2010-09-17 21:42:19
GNU grep speed comparison fixed strings
sfgrep was designed especially for searching log files for fixed strings. After a bugfix some tests with gigabytes of data must be made. GNU (e)grep was invoked with files directly as arguments. The same task was realized with multiple invocations of sfgrep and an additional cat-process.

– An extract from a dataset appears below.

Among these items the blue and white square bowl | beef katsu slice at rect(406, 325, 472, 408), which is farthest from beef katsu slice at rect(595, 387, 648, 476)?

The logfile sizes were about 540 MB when running the comparison:
root@log:~ > time egrep -h -v \ 'disconn|connect|localhost|timeout|2010-09-17T1[3456]' \ /var/log/cluster/mail*/*/postfix/smtpd |wc -l 217649 real 109m38.380s user 3m53.587s sys 105m9.866s
Ooops! Most of the time I use sfgrep and now I wondered if GNU grep would ever finish its task. But now give the little intruder its chance:
root@log:~ > time cat \ /var/log/cluster/mail*/*/postfix/smtpd \ |sfgrep -v disconn |sfgrep -v connect \ |sfgrep -v localhost |sfgrep -v timeout \ |sfgrep -v 2010-09-17T13 |sfgrep -v 2010-09-17T14 \ |sfgrep -v 2010-09-17T15 |sfgrep -v 2010-09-17T16 \ |wc -l 217649 real 0m13.734s user 0m4.272s sys 0m2.460s
sfgrep used open()/read() and has no alg like BMH or BM, but it is approx. 480 times faster than GNU grep. Funny thing. :-)
Don't trust them if they tell you "why GNU grep is fast". Always trust your stop watch and never just believe that your code is fast.